Over the past 25 years throughout the technology revolution that has seen Amazon take over retail, Social Media proliferate, and Software companies worth billions creating solutions including CRM, automated customer service, and digital design, the atom has increasingly been LESS important to building large businesses. In fact, “capital intensity” (another term for “needing to invest in assets”) has been viewed as a negative to the largest companies in the world. This lack of capital also has allowed companies to scale at unbelievable speed leveraging “the cloud” by renting power from “Hyperscalers” including Amazon, Microsoft, and Google. Against this backdrop, a new-breed of companies, termed “Asset Light” have led the stage. Across the economy, these “digital native” companies providing a nice user interface and effective technology platform, have captured most venture capital funds and stock market returns over the past two decades.
While these businesses are not going away tomorrow, we are seeing a sea-change in the markets that is bringing the importance of “assets” back to the forefront. This catalyst? Artificial Intelligence. After years of growth in computer programming, one of the first meaningful impact in AI has been the advent of “natural language processing” to create computer code. Through products like “Claude Code” and “Cursor”, the need for humans to be able to write computer code has begun to fall.
However, these solutions are bringing new issues to the fold. Namely, the large-scale production of chips, data centers, and all of the infrastructure needed to support them. Across the ecosystem for Artificial Intelligence we’re now seeing returns to “making things” at a scale unlike the last 20 years. Among them:
- Taiwan Semiconductor – manufacture of cutting edge chips is booked beyond capacity & building additional fabrication facilities. (Thomson One)
- Turbine Companies including GE Vernova have multi-year wait times for power infrastructure for AI Data Centers. (Seeking Alpha)
- After 20 years of low to no growth in power infrastructure, electricity, water, and cooling infrastructure are all not available for many new potential Data Center locations.
To provide context to the capital being invested, the US cloud platforms including Meta, Amazon, Google, Microsoft, and Oracle have announced expected 2026 Capital Expenditures will exceed $600 Billion Dollars. (SEC Company filings) That’s 2% of total US GDP! After years of companies focusing on the minimization of “assets” or “Capital investments”, not only are assets now enabling companies to protect against being “disrupted” by new AI companies, the demand for Assets is growing at such a rate that those able to meet the demand are seeing incredible growth.

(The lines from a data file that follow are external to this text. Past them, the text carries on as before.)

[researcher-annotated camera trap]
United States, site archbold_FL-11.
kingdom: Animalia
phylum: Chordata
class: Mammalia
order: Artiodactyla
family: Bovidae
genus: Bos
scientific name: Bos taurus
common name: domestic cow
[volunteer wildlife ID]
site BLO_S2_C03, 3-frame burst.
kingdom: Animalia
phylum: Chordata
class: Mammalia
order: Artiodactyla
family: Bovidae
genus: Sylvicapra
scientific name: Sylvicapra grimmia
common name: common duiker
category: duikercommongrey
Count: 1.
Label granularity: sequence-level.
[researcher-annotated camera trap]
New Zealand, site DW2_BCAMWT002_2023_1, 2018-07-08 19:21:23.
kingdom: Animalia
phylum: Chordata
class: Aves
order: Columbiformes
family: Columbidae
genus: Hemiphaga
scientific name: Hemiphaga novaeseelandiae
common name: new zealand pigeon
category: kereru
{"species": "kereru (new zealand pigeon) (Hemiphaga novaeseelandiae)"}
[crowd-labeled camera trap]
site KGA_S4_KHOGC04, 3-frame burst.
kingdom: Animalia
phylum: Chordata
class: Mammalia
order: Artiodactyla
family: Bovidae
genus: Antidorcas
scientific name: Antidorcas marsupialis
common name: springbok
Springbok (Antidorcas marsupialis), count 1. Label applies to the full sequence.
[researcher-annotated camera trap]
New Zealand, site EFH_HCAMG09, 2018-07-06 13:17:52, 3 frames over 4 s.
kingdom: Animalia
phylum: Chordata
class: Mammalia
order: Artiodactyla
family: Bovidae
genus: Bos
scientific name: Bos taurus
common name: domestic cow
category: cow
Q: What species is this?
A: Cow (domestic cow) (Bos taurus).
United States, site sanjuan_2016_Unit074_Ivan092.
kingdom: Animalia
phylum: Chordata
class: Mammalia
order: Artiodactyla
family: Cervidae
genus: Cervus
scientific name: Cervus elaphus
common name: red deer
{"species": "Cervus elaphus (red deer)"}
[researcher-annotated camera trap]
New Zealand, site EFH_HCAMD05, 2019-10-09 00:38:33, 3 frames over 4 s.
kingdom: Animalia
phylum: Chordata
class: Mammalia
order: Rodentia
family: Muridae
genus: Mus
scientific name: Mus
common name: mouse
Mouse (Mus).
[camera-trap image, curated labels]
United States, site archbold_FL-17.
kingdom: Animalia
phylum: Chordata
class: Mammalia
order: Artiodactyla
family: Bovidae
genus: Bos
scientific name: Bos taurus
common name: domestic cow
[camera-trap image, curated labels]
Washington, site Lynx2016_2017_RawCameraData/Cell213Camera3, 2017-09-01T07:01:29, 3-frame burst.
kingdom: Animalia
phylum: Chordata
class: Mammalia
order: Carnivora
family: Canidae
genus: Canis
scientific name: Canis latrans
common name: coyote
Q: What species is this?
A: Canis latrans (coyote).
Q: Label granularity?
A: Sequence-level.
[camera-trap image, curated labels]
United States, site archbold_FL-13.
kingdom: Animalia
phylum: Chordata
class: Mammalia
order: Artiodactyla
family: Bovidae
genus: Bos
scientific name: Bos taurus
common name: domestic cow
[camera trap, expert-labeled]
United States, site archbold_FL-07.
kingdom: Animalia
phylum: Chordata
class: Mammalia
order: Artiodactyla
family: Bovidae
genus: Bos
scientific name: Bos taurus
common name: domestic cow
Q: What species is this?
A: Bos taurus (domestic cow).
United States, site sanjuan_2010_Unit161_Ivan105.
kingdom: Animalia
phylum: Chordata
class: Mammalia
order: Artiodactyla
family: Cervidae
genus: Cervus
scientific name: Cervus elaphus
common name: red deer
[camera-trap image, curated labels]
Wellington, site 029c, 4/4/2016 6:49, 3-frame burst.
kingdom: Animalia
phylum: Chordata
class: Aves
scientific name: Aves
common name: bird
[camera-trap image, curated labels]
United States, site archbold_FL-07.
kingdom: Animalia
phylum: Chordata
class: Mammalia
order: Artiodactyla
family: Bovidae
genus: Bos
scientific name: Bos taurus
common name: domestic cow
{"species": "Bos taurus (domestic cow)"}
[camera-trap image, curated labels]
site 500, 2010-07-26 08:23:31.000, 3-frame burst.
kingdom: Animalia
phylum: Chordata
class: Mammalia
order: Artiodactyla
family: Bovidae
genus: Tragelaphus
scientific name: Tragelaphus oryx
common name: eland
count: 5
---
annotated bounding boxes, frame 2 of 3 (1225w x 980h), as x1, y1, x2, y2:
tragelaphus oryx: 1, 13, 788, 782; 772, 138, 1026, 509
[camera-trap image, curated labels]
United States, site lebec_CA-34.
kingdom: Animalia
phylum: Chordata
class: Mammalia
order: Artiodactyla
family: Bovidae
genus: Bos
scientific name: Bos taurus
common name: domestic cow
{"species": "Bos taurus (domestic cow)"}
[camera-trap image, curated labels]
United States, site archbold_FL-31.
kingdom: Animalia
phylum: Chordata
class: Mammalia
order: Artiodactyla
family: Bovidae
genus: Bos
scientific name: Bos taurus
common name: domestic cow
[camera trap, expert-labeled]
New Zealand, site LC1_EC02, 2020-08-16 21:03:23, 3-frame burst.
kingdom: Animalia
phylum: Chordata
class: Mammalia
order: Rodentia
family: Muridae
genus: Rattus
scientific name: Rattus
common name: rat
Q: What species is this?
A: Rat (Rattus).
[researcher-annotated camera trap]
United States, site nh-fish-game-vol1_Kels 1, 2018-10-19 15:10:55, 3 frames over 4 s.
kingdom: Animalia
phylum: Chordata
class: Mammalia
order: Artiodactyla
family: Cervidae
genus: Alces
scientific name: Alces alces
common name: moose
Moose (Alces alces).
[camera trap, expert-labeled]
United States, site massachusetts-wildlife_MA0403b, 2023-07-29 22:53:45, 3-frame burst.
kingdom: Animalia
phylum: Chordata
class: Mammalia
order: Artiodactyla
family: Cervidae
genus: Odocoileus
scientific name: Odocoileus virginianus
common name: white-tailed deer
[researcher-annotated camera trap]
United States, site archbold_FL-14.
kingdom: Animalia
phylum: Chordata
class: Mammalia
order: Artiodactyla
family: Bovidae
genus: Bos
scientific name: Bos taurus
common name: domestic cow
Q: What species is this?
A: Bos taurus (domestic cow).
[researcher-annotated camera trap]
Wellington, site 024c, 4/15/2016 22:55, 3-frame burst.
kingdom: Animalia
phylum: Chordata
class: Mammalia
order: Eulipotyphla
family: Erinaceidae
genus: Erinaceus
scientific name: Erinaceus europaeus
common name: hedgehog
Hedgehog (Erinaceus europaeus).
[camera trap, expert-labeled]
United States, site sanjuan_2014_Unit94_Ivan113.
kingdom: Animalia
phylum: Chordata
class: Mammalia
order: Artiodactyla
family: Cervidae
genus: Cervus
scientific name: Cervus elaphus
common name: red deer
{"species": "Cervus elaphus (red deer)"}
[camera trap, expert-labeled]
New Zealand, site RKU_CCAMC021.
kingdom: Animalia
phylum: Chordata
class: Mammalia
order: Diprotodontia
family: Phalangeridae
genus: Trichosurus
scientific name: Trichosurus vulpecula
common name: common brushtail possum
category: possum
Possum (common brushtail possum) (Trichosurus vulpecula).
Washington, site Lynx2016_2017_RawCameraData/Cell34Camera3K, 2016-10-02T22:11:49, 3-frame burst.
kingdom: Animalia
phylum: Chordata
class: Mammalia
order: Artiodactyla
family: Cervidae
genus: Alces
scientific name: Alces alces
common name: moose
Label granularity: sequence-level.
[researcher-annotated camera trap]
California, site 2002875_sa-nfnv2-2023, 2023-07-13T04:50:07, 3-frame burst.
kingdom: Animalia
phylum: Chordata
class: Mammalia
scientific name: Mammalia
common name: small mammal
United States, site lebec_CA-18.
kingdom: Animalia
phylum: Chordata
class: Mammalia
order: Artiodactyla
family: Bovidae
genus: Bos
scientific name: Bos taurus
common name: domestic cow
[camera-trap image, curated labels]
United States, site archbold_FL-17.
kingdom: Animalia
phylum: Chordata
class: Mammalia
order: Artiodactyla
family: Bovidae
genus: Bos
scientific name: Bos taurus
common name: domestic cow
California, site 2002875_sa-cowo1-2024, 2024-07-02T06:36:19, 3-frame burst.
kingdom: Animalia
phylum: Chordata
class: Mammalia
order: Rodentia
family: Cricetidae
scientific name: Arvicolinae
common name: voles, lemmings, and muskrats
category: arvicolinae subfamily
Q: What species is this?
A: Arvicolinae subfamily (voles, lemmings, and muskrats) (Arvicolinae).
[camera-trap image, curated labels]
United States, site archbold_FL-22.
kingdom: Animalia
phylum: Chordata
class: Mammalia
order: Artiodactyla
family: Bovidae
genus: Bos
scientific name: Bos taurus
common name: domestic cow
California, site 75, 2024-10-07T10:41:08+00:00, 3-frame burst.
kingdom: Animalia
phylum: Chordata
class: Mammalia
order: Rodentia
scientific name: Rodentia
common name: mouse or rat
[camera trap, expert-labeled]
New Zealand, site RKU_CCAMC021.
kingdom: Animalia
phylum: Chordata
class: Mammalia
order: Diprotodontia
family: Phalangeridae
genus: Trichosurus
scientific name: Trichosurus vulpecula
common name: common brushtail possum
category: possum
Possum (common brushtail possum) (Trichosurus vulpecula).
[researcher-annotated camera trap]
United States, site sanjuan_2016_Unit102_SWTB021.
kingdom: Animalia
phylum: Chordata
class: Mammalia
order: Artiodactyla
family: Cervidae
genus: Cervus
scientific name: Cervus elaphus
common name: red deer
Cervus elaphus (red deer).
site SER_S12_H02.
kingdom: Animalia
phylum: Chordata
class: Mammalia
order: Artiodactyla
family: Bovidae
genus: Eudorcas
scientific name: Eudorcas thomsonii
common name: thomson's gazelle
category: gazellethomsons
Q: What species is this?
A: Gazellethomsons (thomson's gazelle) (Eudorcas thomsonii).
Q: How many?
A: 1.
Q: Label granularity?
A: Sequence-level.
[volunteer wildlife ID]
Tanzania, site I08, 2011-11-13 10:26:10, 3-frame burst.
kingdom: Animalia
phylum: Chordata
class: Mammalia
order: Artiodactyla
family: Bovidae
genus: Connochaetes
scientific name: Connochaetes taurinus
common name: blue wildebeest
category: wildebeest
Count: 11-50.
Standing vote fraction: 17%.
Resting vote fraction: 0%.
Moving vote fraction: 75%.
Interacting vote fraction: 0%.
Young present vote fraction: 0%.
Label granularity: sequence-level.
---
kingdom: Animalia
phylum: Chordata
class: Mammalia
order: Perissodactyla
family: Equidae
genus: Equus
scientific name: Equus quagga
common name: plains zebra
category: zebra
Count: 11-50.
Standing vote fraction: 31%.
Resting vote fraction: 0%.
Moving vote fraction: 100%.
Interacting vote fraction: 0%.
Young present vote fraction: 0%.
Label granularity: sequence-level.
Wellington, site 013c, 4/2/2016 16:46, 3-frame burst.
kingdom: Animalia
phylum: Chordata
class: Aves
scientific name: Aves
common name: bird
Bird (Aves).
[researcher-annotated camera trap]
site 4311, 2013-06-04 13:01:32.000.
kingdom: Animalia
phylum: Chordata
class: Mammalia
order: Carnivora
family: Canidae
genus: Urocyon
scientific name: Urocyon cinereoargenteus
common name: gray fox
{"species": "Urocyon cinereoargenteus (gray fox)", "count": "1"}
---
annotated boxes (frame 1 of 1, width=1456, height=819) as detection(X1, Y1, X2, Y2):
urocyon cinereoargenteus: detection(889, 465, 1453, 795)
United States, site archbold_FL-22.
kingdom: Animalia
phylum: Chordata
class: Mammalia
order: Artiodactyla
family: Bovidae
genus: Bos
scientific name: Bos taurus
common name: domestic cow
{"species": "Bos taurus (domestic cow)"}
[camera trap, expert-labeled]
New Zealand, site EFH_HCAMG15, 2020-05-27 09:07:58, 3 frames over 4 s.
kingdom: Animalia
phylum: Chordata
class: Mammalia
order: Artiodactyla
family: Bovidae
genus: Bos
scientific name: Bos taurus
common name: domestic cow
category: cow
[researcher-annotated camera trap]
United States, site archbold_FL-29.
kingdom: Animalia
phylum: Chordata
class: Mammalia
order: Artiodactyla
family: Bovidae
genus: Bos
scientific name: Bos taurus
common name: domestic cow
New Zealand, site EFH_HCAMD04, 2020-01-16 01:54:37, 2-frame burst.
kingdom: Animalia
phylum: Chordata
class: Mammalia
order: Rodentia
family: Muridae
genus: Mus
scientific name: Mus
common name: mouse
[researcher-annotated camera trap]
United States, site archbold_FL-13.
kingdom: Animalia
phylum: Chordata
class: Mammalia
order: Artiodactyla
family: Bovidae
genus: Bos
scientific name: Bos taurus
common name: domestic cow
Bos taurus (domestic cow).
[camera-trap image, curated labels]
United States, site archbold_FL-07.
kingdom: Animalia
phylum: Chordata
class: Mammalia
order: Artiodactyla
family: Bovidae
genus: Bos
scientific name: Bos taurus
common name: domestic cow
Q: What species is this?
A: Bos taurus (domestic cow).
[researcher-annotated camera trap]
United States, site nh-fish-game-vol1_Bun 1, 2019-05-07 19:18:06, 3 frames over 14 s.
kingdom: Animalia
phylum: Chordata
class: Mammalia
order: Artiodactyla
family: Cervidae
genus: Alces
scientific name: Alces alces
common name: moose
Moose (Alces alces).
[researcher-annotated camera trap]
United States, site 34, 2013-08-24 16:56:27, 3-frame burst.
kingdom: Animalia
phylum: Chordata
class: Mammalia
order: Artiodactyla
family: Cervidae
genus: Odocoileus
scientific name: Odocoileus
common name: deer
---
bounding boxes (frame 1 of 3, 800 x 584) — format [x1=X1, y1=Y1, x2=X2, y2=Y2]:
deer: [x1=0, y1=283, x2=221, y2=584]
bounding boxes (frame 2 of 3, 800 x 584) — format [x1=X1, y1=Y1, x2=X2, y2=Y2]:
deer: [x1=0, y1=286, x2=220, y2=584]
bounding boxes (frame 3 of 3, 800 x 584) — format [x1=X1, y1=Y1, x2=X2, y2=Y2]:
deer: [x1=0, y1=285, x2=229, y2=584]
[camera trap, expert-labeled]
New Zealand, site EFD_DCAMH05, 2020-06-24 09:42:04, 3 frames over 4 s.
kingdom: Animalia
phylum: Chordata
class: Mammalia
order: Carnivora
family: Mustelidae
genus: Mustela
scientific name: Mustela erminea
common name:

So, how do we invest against this quick moving backdrop? In our view this may be a return to the golden age of Dividend Growth Investing. The economics of investing capital are in many ways a call back to the golden years of value investing from the likes of Warren Buffett and Benjamin Graham. In a world where investing in profitable projects is rewarded by the markets, we would expect Dividend Growth firms to fare well.
Specifically, one of our favorite metrics to screen for is companies that BOTH have a high return on invested capital (profitability on existing investments) & have a high amount of capital investment going into the business. These types of companies appear likely to fare well and have the barriers to entry to make new competitive entrants less likely.
As we look ahead, it’s likely as an investing public we’re overestimating the impact of AI in the near-term and underestimating its impact in the long-term. Nevertheless, we remain principled in our approach as we work to identify firms that have the capacity to deliver profitable growth and persistent dividend growth to our clients.